Hey all yup im written . so marvel in my updatitude lol. yea i watched lords of the rings: The Return of the king which is freaking awesome except the punks that thought they was cool cus they had 6 of them and one of me so they thought they where men to try to dis me to make me feel bad and leave so they can be the first one there or so. Yup they onl talked shit when it was all them together when they passed me alone they didnt say anything even if it was only 2 of them.
yup besides that its almost christmas :/ i know alot of peeps love it but i secretly hate it. :( seeing everyone happy together happy paired up while i can never feel that way do to im always only good enough for friendship and thats it cus they dont wanna risk it. yea i know i love the friendship itude but hell i wanna be able to say yes im in love and yes i got someone i can talk to that loves me back but that will never happen cus no matter what ill always be the friend that no one wants to lose by wanting to be my gf but we all know secretly they just dont think im good enough or they mean it - sigh - its like im some kinda monster or so. im looking from the inside of a basement looking out into the world of people happy and so.
come on look at me do i look like. do i look ok or is that the reason why i dont have anyone who would be with me :/.
enough of my whinning.

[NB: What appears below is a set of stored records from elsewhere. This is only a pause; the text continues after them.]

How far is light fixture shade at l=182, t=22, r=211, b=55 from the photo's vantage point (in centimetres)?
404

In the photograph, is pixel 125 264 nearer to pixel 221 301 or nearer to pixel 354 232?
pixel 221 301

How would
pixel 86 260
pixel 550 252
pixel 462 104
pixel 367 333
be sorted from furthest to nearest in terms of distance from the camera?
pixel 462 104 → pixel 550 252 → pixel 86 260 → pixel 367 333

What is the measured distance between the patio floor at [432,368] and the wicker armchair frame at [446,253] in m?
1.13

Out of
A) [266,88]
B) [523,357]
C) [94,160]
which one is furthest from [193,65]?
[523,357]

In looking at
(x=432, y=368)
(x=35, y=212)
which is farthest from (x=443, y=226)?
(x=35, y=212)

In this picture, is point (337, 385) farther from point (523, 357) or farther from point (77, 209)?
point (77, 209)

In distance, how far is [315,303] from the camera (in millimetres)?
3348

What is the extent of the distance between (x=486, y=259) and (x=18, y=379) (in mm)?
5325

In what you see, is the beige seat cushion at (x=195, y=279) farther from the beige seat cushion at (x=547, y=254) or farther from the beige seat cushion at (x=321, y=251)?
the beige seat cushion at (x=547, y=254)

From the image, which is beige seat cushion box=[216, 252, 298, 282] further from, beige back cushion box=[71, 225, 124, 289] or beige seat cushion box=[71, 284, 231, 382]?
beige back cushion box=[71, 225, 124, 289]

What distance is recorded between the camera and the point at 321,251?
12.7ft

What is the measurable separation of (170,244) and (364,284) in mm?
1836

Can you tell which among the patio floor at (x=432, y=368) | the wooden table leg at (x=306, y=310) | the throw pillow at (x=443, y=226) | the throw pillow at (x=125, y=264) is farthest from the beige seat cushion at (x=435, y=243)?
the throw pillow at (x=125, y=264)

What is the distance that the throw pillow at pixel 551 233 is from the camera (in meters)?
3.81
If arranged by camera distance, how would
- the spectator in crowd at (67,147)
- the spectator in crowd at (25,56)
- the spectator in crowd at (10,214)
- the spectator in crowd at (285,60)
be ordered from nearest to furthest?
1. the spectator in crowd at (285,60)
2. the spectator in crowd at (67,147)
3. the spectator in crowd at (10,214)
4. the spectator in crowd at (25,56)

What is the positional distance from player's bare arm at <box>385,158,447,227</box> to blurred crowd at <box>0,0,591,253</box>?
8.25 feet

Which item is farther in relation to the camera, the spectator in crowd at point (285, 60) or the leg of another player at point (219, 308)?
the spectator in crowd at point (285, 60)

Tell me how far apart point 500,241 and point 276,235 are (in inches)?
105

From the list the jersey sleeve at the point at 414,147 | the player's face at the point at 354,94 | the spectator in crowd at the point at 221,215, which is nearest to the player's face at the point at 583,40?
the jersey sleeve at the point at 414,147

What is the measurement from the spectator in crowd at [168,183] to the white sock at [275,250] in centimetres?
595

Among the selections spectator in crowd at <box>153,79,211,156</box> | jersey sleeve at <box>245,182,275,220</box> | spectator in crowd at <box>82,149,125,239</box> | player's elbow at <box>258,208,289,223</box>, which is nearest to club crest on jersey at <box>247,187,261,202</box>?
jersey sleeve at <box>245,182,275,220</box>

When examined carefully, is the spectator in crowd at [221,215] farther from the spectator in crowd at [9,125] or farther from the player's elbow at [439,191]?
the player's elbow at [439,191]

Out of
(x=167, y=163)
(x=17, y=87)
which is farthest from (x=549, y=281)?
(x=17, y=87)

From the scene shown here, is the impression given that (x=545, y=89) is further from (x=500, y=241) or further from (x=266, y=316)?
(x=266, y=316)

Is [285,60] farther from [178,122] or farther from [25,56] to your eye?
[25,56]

I Hope you all have a good christmas. and if you have someone who loves you . hold them forever never let them go and always make sure they love you and not playing you - remembers his first who played him- cause you never know how unlucky you can be like me to never experienc it or to even embrace the feeling of someone careing for you. - sigh i know im rambling and dont expect anyone to answere nor on my friend list lol since no one ever does or so :/.